Locate each line in the records that contains the string "jacket", and copy those lines.

begin EXERCISE MATERIALS

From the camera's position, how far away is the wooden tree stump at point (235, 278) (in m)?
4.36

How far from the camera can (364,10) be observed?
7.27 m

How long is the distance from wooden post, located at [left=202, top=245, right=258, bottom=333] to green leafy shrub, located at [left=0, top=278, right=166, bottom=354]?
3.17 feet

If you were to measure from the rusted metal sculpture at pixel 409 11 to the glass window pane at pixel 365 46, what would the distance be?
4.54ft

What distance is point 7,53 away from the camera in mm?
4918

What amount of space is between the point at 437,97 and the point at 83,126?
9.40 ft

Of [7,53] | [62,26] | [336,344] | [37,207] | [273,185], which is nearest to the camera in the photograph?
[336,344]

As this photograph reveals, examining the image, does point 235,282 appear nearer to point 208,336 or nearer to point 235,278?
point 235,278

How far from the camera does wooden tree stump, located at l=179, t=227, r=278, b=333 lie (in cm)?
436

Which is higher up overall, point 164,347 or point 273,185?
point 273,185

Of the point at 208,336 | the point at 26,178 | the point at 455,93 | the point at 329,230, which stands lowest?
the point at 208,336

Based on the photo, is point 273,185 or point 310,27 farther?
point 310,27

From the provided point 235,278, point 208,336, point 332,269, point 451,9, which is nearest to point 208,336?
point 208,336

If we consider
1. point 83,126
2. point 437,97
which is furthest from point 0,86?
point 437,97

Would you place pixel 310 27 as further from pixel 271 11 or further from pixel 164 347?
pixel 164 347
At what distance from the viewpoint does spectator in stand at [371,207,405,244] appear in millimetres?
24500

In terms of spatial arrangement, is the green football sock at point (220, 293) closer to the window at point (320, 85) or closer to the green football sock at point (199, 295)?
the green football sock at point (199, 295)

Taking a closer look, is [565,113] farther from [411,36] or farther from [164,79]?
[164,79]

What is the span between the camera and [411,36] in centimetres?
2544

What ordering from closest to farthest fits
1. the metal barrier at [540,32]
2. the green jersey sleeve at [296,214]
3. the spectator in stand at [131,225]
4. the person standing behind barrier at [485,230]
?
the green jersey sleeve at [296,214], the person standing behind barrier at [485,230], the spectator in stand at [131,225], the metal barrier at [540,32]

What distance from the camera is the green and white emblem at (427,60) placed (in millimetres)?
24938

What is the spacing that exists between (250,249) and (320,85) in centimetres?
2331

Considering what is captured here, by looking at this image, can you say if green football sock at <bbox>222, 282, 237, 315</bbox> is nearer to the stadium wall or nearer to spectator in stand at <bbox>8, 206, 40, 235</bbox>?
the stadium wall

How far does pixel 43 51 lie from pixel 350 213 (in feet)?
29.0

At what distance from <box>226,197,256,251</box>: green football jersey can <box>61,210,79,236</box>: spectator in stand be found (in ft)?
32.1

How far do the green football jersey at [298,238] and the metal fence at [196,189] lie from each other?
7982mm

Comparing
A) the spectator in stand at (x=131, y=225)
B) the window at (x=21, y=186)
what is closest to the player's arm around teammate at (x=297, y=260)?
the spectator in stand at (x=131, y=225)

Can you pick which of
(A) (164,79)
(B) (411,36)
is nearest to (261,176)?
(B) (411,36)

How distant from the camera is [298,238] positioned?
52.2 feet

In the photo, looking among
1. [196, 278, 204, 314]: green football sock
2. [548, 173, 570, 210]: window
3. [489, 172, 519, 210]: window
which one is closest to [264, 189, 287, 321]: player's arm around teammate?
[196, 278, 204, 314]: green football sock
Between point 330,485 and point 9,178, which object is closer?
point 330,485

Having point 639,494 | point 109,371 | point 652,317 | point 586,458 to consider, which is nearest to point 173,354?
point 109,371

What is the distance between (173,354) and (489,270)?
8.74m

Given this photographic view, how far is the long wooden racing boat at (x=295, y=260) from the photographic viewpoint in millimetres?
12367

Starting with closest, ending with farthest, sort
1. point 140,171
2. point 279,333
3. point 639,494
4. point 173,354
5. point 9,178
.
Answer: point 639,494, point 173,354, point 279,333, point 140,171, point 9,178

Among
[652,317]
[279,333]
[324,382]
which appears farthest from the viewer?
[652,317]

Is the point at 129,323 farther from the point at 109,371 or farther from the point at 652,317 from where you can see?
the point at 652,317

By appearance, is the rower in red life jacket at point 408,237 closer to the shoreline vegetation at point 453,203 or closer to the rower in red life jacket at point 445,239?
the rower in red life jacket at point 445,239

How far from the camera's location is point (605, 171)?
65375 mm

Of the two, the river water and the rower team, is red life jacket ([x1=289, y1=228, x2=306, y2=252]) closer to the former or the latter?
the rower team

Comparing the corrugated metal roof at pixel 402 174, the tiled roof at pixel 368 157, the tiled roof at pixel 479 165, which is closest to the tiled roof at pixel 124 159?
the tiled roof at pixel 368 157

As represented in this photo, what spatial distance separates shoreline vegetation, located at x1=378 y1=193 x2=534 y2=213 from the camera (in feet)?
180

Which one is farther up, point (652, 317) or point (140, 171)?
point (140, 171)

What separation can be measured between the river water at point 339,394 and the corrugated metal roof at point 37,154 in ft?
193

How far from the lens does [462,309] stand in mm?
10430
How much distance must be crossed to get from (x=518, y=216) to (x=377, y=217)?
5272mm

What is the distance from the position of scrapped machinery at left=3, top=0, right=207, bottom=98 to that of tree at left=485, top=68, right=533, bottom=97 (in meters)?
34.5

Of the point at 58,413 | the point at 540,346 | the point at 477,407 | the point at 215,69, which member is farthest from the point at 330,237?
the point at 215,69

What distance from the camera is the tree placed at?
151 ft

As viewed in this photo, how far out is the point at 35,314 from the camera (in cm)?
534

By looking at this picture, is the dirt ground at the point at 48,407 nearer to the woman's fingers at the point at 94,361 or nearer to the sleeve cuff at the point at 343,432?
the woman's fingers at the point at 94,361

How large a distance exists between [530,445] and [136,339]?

end EXERCISE MATERIALS

ANSWER TO THE PROBLEM ->
By appearance, is the rower in red life jacket at point 408,237 closer to the shoreline vegetation at point 453,203 or closer to the rower in red life jacket at point 445,239?
the rower in red life jacket at point 445,239
Of the two, the river water and the rower team, is red life jacket ([x1=289, y1=228, x2=306, y2=252]) closer to the former or the latter?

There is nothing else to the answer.